Consumer Watchdog, the nonpartisan consumer advocacy agency, on Tuesday warned that close ties to the insurance industry through lobbying, contributions, and appointments could affect an upcoming vote on Sunday by the National Association of Insurance Commissioners (NAIC) concerning the rates people pay for health insurance.
According to Consumer Watchdog’s data, 24 state insurance commissioners worked for the insurance industry before they were appointed to their present posts, and two were elected with the assistance of campaign contributions from the industry. Six past presidents, the group also found, left NAIC since 2000 to work in the industry as lobbyists and as consultants.
The group called for a number of actions to level the playing field: a ban by NAIC on commissioners lobbying former colleagues once they leave their posts; a prohibition on taking a job within the insurance industry for at least a year when they depart NAIC; for governors to reconsider appointments of insurance industry insiders as state insurance commissioners; and for states to prohibit insurance industry campaign contributions to candidates for the post of insurance commissioner.
Carmen Balber, Washington director for Consumer Watchdog, said in a statement, "The insurance commissioner holds the state's top consumer protection job, with enormous impact on the price of consumers' health insurance. Commissioners shouldn't be regulating former employers or campaign supporters." Balber added, "With the National Association of Insurance Commissioners becoming such a prominent voice in health reform implementation, it's critical that we close the revolving door between the insurance industry and regulators."
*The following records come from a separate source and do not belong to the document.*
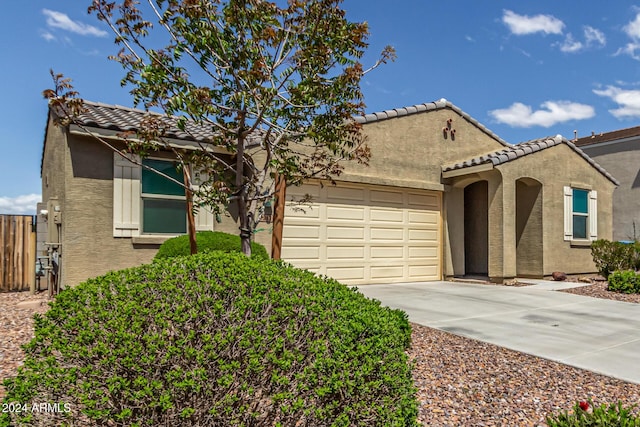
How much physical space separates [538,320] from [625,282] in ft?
15.5

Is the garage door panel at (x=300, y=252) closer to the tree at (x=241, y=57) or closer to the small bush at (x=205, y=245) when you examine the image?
the small bush at (x=205, y=245)

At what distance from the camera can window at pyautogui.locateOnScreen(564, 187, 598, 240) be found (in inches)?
491

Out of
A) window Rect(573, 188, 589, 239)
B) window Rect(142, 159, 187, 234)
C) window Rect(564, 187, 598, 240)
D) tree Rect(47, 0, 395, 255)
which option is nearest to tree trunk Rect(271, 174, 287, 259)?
tree Rect(47, 0, 395, 255)

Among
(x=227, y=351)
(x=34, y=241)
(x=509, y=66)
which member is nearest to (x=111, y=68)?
(x=227, y=351)

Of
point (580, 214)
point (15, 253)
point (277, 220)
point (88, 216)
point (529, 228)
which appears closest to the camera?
point (277, 220)

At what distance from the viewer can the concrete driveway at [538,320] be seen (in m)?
4.83

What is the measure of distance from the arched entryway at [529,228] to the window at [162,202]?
30.4 feet

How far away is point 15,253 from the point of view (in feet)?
31.1

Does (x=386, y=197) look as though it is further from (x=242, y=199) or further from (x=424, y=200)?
(x=242, y=199)

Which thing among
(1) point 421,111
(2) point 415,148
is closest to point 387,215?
(2) point 415,148

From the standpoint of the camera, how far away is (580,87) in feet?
51.9

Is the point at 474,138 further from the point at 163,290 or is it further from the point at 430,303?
the point at 163,290

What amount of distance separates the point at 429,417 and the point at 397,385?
112 cm

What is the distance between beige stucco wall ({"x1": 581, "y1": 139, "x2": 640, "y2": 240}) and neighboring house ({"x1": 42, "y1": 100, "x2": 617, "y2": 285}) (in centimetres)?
584
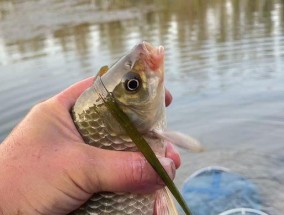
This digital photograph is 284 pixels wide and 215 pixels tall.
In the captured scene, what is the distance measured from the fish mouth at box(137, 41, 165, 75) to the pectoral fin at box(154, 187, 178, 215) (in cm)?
52

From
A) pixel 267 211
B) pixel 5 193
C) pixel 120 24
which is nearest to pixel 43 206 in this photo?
pixel 5 193

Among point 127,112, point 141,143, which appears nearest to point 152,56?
point 127,112

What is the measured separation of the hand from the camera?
1724 mm

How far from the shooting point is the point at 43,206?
5.96 feet

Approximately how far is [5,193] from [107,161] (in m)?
0.47

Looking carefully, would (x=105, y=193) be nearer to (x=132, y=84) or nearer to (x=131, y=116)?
(x=131, y=116)

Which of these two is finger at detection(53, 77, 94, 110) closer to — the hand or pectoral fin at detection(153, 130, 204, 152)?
the hand

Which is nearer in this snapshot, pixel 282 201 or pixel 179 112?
pixel 282 201

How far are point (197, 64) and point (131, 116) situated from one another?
7680 millimetres

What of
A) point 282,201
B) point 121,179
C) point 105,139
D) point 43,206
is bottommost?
point 282,201

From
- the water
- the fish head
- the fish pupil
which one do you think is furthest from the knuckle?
the water

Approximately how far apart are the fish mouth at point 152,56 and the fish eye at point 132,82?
2.9 inches

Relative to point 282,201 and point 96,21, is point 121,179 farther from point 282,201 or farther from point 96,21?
point 96,21

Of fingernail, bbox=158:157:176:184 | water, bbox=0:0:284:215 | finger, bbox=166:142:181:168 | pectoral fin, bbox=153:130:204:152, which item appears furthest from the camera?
water, bbox=0:0:284:215
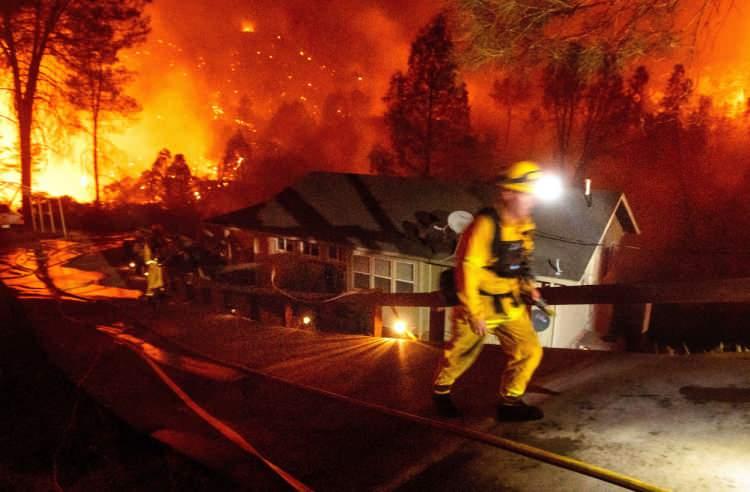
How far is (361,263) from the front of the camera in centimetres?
1540

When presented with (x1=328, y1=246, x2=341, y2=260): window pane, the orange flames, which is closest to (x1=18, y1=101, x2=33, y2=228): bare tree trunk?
the orange flames

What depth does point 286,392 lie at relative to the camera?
16.3ft

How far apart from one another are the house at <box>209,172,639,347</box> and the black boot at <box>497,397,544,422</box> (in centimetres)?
810

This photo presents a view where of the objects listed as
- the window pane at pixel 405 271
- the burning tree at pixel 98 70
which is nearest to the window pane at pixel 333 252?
the window pane at pixel 405 271

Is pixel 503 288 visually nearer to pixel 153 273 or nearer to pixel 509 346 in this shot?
pixel 509 346

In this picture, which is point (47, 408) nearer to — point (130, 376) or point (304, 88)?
point (130, 376)

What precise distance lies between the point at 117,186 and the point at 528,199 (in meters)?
33.5

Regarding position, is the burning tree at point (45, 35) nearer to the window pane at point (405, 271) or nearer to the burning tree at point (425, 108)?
the burning tree at point (425, 108)

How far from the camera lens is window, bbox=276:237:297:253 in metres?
17.4

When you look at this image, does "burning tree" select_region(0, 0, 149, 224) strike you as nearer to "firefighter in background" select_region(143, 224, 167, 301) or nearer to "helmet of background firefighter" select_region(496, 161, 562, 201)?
"firefighter in background" select_region(143, 224, 167, 301)

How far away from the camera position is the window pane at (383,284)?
1485 cm

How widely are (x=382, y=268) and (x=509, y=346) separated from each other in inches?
440

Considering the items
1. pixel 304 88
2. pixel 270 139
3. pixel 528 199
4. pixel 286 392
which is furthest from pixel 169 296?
pixel 304 88

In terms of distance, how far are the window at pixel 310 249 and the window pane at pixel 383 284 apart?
104 inches
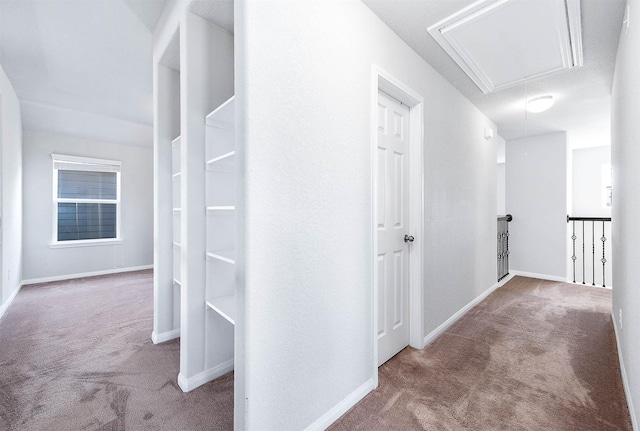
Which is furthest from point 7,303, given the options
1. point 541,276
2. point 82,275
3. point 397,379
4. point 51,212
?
point 541,276

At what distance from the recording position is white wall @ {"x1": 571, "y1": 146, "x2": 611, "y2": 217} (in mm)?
5953

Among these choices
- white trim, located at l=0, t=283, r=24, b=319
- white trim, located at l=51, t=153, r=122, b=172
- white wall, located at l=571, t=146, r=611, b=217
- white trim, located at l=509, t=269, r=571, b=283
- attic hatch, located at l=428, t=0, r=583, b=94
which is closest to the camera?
attic hatch, located at l=428, t=0, r=583, b=94

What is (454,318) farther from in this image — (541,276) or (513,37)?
(541,276)

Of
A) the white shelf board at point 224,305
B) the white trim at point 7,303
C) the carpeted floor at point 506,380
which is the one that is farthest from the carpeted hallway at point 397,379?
the white shelf board at point 224,305

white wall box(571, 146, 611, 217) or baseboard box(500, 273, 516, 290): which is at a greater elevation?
white wall box(571, 146, 611, 217)

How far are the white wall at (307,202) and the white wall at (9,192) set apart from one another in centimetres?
372

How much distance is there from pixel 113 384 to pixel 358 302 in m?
1.81

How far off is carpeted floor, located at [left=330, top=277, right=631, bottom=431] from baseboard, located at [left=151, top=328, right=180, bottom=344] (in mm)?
1796

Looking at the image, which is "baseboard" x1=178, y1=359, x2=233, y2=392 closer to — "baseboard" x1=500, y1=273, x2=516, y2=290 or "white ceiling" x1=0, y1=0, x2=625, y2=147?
"white ceiling" x1=0, y1=0, x2=625, y2=147

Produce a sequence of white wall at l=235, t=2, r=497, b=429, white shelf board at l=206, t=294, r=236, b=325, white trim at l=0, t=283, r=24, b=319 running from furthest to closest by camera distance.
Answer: white trim at l=0, t=283, r=24, b=319
white shelf board at l=206, t=294, r=236, b=325
white wall at l=235, t=2, r=497, b=429

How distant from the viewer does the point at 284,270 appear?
1.42m

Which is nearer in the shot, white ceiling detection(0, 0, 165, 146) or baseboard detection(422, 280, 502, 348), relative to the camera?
white ceiling detection(0, 0, 165, 146)

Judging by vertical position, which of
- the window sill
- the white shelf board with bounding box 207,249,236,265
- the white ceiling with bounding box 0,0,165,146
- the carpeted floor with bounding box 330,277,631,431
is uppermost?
the white ceiling with bounding box 0,0,165,146

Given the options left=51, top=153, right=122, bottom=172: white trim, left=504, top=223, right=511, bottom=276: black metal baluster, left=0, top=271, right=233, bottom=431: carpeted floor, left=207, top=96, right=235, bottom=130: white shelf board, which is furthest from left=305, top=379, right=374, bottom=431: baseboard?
left=51, top=153, right=122, bottom=172: white trim
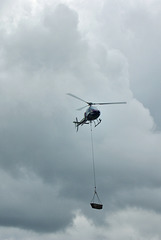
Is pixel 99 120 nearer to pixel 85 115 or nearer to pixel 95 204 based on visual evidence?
pixel 85 115

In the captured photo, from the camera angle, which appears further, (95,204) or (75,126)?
(75,126)

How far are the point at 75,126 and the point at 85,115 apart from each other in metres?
11.7

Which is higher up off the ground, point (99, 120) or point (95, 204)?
point (99, 120)

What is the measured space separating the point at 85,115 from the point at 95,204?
34150 millimetres

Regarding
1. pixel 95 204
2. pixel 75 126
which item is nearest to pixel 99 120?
pixel 75 126

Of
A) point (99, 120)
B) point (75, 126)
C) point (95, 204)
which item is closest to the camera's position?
point (95, 204)

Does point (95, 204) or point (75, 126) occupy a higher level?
point (75, 126)

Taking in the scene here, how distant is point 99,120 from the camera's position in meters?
103

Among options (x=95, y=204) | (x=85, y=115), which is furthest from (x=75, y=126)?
(x=95, y=204)

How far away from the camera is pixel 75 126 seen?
386 feet

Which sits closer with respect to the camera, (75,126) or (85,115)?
(85,115)

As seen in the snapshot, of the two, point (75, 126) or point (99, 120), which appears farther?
point (75, 126)

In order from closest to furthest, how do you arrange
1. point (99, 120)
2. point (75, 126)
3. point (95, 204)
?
point (95, 204) → point (99, 120) → point (75, 126)

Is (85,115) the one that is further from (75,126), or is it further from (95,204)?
(95,204)
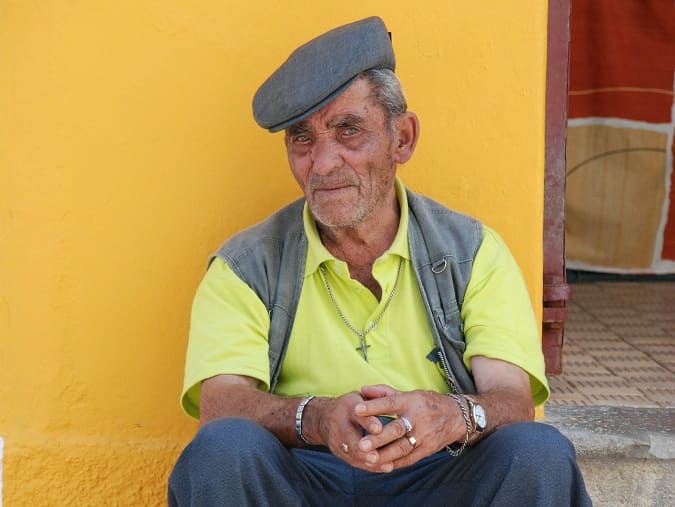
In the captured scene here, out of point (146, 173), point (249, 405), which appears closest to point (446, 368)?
point (249, 405)

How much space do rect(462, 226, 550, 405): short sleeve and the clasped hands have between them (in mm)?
309

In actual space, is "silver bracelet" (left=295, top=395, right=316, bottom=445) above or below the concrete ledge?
above

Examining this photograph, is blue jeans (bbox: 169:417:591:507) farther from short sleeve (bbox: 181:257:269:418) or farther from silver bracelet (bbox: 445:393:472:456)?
short sleeve (bbox: 181:257:269:418)

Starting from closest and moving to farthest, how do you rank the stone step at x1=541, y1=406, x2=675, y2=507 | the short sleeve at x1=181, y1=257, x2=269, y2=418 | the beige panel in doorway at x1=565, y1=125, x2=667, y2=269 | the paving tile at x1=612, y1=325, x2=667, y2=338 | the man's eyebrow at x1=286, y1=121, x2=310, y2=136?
the short sleeve at x1=181, y1=257, x2=269, y2=418 → the man's eyebrow at x1=286, y1=121, x2=310, y2=136 → the stone step at x1=541, y1=406, x2=675, y2=507 → the paving tile at x1=612, y1=325, x2=667, y2=338 → the beige panel in doorway at x1=565, y1=125, x2=667, y2=269

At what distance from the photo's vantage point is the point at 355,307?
115 inches

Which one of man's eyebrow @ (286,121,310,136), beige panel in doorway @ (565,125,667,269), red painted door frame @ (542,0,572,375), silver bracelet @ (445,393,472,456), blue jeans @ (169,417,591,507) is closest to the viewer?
blue jeans @ (169,417,591,507)

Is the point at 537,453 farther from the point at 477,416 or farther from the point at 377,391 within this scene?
the point at 377,391

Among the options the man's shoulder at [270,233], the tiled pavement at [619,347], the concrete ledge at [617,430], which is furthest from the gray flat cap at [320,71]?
the tiled pavement at [619,347]

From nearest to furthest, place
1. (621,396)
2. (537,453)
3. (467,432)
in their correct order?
(537,453) → (467,432) → (621,396)

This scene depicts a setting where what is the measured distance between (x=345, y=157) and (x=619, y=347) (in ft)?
8.04

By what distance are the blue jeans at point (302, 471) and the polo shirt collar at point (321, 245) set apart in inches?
21.7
New Republican governors actively fighting health care reform appointed three commissioners with industry ties, says the group: David Black, president and CEO of Liberty Life, S.C.; Ted Nickel, director of governmental and regulatory affairs at Church Mutual Insurance Co., Wisc.; and Michael Consedine, partner and vice chairman of law firm Saul Ewing’s Insurance Practice Group, Pa. Consumer Watchdog also points out that Sandy Praeger, Kansas commissioner, and Ralph Hudgens, Georgia commissioner, named the insurance industry as their top campaign contributors, according to the National Institute on Money in State Politics; Praeger to the tune of $208,792, and Hudgens for $149,402.
The commissioners will meet in Austin, Texas, on Sunday to decide whether to support legislation that will increase health insurance premiums. The proposed legislation also removes sales commissions from insurers' administrative costs, thereby increasing the cap on administrative expenses and profits known as the "medical loss ratio" contained in the federal Affordable Care Act.
Other issues to be considered affect state exchanges; a broker-proposed rule that only licensed individuals such as brokers may help people go through state exchanges; additional amendments concerning the medical loss ratio; and proposed rulemaking for rate review programs.